Reputation: 8054
I've got a stored procedure that runs a couple queries in a WHILE
loop, and these queries in particular take exponentially longer than the rest of the SP, greatly bogging down my performance.
I've read in a few places that using an IN
vs. an INNER JOIN
can improve performance if you're only pulling columns from the first table, which is exactly what I'm doing.
The problem, however, is that I haven't the first clue on how I can replace my INNER JOIN
with an IN
clause. I'm getting the notion that the syntax for an IN
is very different from an INNER JOIN
, but I don't know where to start.
As a footnote, SQL is not my strong suit. All suggestions are greatly appreciated.
Here's one of the queries. They're both pretty much identical in terms of logic.
SELECT @CurrentKey = riv.Key
FROM ResourceInfo_VW riv
INNER JOIN (SELECT Track,
Code,
[Language]
FROM ResourceInfo_VW
WHERE Key = @CurrentKey) AS riv2
ON riv.Track = riv2.Track
AND riv.Code = riv2.Code
AND riv.[Language] = riv2.[Language]
INNER JOIN UserGroupCourseCatalog_VW ugcc
ON riv.Key = ugcc.Key
WHERE riv.[Type] = 'a'
AND ugcc.UserGroupKey = @UserGroupKey
Upvotes: 1
Views: 6425
Reputation: 8054
It took a bit of thinking, but I optimized this performance greatly by removing all of the INNER JOIN
s from the relevant statements.
Relative to the time it takes to run, this query gets faster and faster based on the number of records being processed.

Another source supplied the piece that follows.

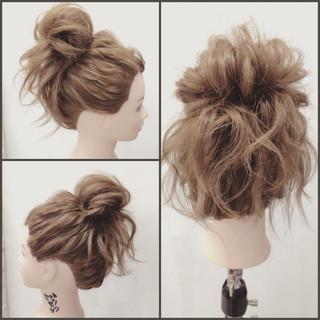 セミロング ストリート ゆるふわ ヘアアレンジ ヘアスタイルや髪型の写真・画像 ヘアスタイルや髪型の写真・画像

Here's what I ended up with. You'll notice a few extra variables. These are set at the start of every WHILE
iteration.
SELECT @CurrentTrack = Track,
@CurrentCode = Code,
@CurrentLanguage = [Language]
FROM ResourceInfo_VW riv
WHERE riv.Key = @CurrentKey
SELECT riv.Key
FROM ResourceInfo_VW riv
WHERE riv.[Type] = 'a'
AND riv.Track = @CurrentTrack
AND riv.Code = @CurrentCode
AND riv.[Language] = @CurrentLanguage
AND riv.CourseKey IN (SELECT CourseKey
FROM UserGroupCourseCatalog_VW
WHERE UserGroupKey = @UserGroupKey)
Upvotes: 0
Reputation: 1254
Well very first thing I notice is there is a “correlated sub query” which is really not required. You have select in to variable that means only one value get selected at the end even if multiple KEY exists. In that case what key will get selected in variable is up to SQL server as there is no order by clause.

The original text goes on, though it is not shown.